Tim Kaine, a Democrat, represents Virginia in the U.S. Senate.
This weekend marks one year since President Obama initiated U.S. airstrikes against the Islamic State in northern Iraq. In the past year, more than 3,000 members of the U.S. military have served in Operation Inherent Resolve, launching some 4,500 airstrikes, carrying out Special Forces operations and assisting the Iraqi military, the Kurdish pesh merga and Syrians fighting the Islamic State. We have made major gains in northern Iraq and, more recently, northern Syria. But the threat posed by the Islamic State continues to spread in the region and beyond. The war has cost $9.4 million a day, and seven U.S. service members have lost their lives while supporting this mission.

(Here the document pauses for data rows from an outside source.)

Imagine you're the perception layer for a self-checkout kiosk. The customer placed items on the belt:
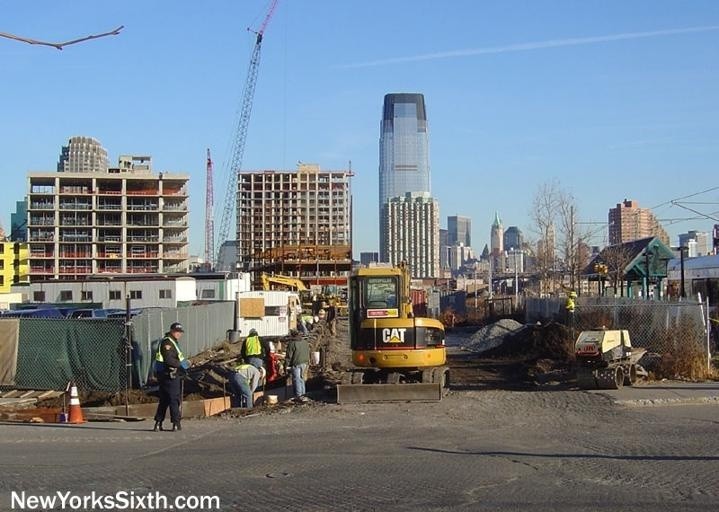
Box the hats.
[171,323,183,332]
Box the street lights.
[676,245,689,298]
[642,250,655,299]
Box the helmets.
[259,366,267,381]
[314,316,319,323]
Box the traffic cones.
[66,381,89,425]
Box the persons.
[240,329,270,369]
[229,365,266,409]
[284,331,310,400]
[153,322,192,433]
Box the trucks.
[2,308,141,319]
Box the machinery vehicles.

But as the war expands and our troops risk their lives far from home, a tacit agreement to avoid debating this war persists in Washington. The president maintains that he can conduct operations without authorization from Congress. He waited more than six months after the war started to even send Congress a draft authorization for the mission. And recently we’ve heard that the administration may be expanding the scope of the war to defend our trained Syrian fighters against attacks, including from the Assad regime. This could trigger more unforeseen expansions of the ongoing military mission.
Congressional behavior has been even more unusual. Though vested with the sole power to declare war by Article I of the Constitution, Congress has refused to meaningfully debate or vote on the war against the Islamic State. A Congress quick to criticize any executive action by this president has nevertheless encouraged him to carry out an unauthorized war. As far as our allies, the Islamic State or our troops know, Congress is indifferent to what’s happening.
I first introduced a resolution to force Congress to do its job and debate this war in September. That led in December to an affirmative vote by the Senate Foreign Relations Committee to authorize the war, with specific limitations. But the matter was not taken up on the floor because the Senate was about to change to a Republican majority that wanted to analyze the issue afresh. After months of inaction, and to prove that common ground can be found on the contours of this mission, Sen. Jeff Flake (R-Ariz.) and I introduced a bipartisan resolution on June 8 in an attempt to prod the Senate to take its constitutional responsibility seriously. The result? A few discussions in the Senate Foreign Relations Committee, but otherwise silence.
One year of war against the Islamic State has transformed a president who was elected in part because of his early opposition to the Iraq war into an executive war president. It has stretched the 2001 Authorization for Use of Military Force that was passed to defeat the perpetrators of the Sept. 11 attacks far beyond its original meaning or intent. It has shown to all that neither Congress nor the president feel obliged to follow the 1973 War Powers Resolution, which requires that the president cease any unilateral military activity within 90 days unless Congress votes to approve it. And it has demonstrated that Congress would rather hide from its constitutional duty to declare war than have a meaningful debate about whether and how the United States should militarily confront the Islamic State.
The one-year war anniversary coincides with a vigorous congressional effort to challenge U.S. diplomacy regarding the Iranian nuclear agreement. The contrast between congressional indifference to war and its energetic challenge to diplomacy is disturbing.
Last month, I asked Marine Corps Commandant Gen. Joseph F. Dunford Jr., nominated to be the next chairman of the Joint Chiefs of Staff, whether congressional action to finally authorize the war against the Islamic State would be well received by our troops. His answer said it all: “I think what our young men and women need — and it’s really all they need to do what we ask them to do — is a sense that what they’re doing has purpose, has meaning and has the support of the American people.”
One year in, our service members are doing their jobs. But they are still waiting on us to do ours.